I've been curating (mostly design) books on a digital library: https://links.1984.design/books

jgeurts•1h ago
This looks like a really nice collection of books. Thanks for sharing!
password54321•1h ago
This isn't really a tasteful collection. It is just a bunch of popular books, all of which that I have read being about minimalism.

If that's what you want you can just use Apple as a case study because that's what you end up getting if you want "modern" and minimal. Even just drop the CSS file from source into an LLM and go through how it is implemented.

kaizenb•1h ago
Any suggestions are welcome. I would be happy to increase the quality of the library.
WillAdams•40m ago
My first recommendation would be to impose a hierarchy --- surely the books can be grouped in some fashion useful to the viewer? Perhaps by the intended reader? So maybe:

- beginning designer

- developer working with designer

- developer working without assistance from a designer

- supervisor working with team of designers and developers

Long flat lists of undifferentiated items are a common problem in design and your page not solving that is decidedly not confidence-building.

Also, was surprised not to see what I consider one of the best books on visual interface design listed:

https://www.goodreads.com/book/show/344729.Designing_Visual_...

Unfortunately, this book was marred reputationally by the reissue having a ghastly cover and poor quality screengrab reproductions --- track down a first edition if possible.

password54321•27m ago
Most web design books are essentially going to tell you to put a navigation bar on top or on the side, with a big call to action button in the centre while laying everything out on a grid (hence why most websites now looks the same). Logo design books now are always going to tell you take inspiration from the Twitter or Nike logo e.g. something that is simple but easily recognisable from afar (everything is now a swirl or a a single polygon). The colour theory stuff is half pseudo-science and mostly going to tell you to pick from a small colour palette with a consistent primary/secondary colour while keeping in mind that colours are perceived differently in different cultures (now you have everything in black/blue/red and white). The only one that I liked was Refactoring UI because it demonstrated how small changes can add up to make something that looks amateur look professional. But you can probably learn more just by investigating things you like yourself and implementing them.
janeway•1h ago
Wow excellent thank you
barrenko•16m ago
Nice collection, "Weniger, aber besser" by Rams will suffice and is at home on any shelf.
Brajeshwar•1h ago
I know it is more niche to the online/websites POV, but “Don’t Make Me Think” is a book that needs to be somewhere in the lines of “The Design of Everyday Things.” Of course, I re-read the latter as reminders and catch-up readings.

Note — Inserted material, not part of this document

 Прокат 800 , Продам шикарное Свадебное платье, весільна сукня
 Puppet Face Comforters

https://en.wikipedia.org/wiki/Don't_Make_Me_Think

JKCalhoun•1h ago
Ha ha, I love even the cover photo of “The Design of Everyday Things.”
LocalPCGuy•26m ago
I was surprised this wasn't on there, even with a caveat that it's for online sources like you note.
smikhanov•1h ago
I like how the author correctly shown the cover image for the "The Sciences of the Artificial", with plural 's' in 'sciences', but then in the paragraph praising it gleefully ignored it.

Probably means this article wasn't written by AI!

carlsborg•1h ago
I will add : "The Design of Design" by Fred Brooks (of The Mythical Man Month fame)
smurda•1h ago
Tom Kelley and David Kelley, founders of Stanford's Design School and IDEO (the industrial design firm that made things like Apple's first mouse and the standup toothpaste tube) have a great book, Creative Confidence.

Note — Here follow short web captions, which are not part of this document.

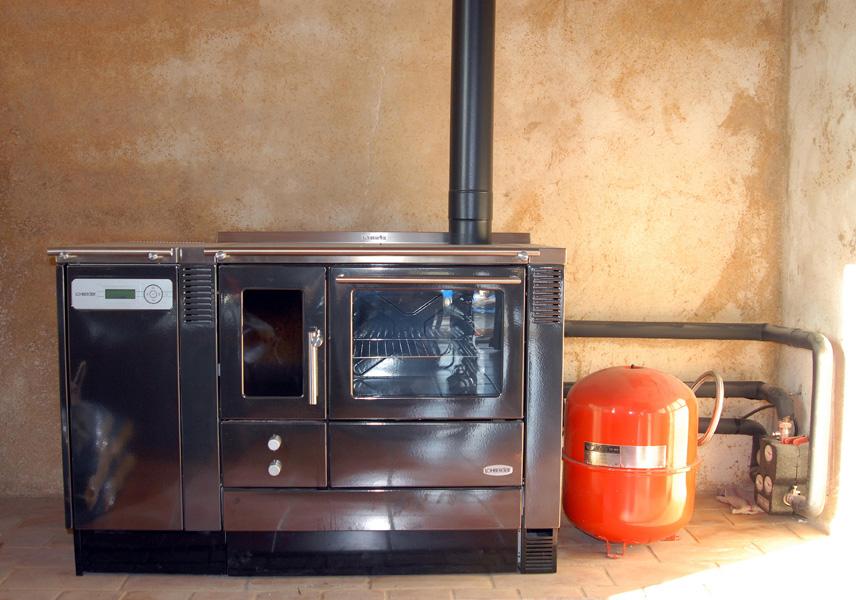 le mat riel propos par profil eco. Black Bedroom Furniture Sets. Home Design Ideas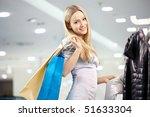 attractive blonde smiles in...   Shutterstock . vector #51633304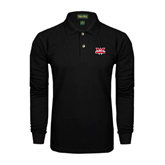 Black Long Sleeve Polo-Interlocking W Mountaineers - Official Logo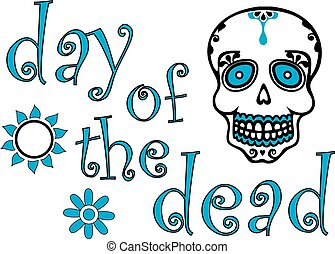 Day of the dead Graphic Color - Day of the dead Graphic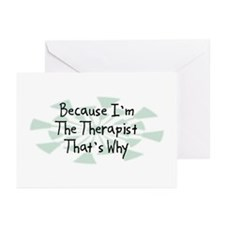 Because Therapist Greeting Cards (Pk of 20)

Here's their website for the book, along with some tools and useful instructional videos https://www.creativeconfidence.com/tools/

chrisweekly•1h ago
+1 agreed, Creative Confidence is an insipiring book.
yakkomajuri•1h ago
I'm a dev and recently picked up "The Design of Everyday Things" as an attempt to become more design-oriented. Everyone raves about this being like the bible of design.

So far I'm about 80 pages in and have found it extremely academic and not very practical, sometimes deriving conclusions that are so far from reality that they are a bit concerning, like how a strong password does not matter because once they inevitably leak they can always be cracked via rainbow tables (the author doesn't use this exact term). As we know the exact point of a strong password is that it will not be in a rainbow table.

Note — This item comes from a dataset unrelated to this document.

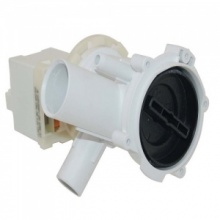 Smeg Washing Machine Drain Pump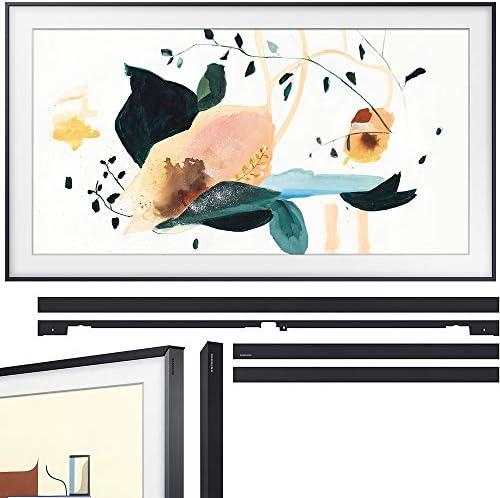 Samsung QN65LS03TA The Frame 3.0 65-inch QLED Smart 4K UHD TV (2020 Model) Bundle with Samsung VG-SCFT65BL/ZA (2020) 65-inch The Frame Customizable Bezel - Black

Of course the original version is pretty old but I picked up the latest revised version. Still some interesting insights and I haven't given up on the book quite yet but it's been a ton of theory and a lot of terminology so far.

Brajeshwar•1h ago
For Devs/Engineers and even many designers, things some of us tend to take for granted were amazing to them. So, my first recommendation is to read Refactoring UI end-to-end and keep a copy handy at your desk.

https://www.refactoringui.com

PS. Refactoring UI is from the guys who created TailwindCSS.

WillAdams•48m ago
$99 for a 218 page PDF which, while it has a Goodreads page which rates it highly:

https://www.goodreads.com/en/book/show/43190966-refactoring-...

doesn't have a working "Purchase on Amazon" link, and searching there for:

"Refactoring UI Adam Wathan , Steve Schoger"

returns no results.

One can get two "free" chapters in exchange for one's e-mail address.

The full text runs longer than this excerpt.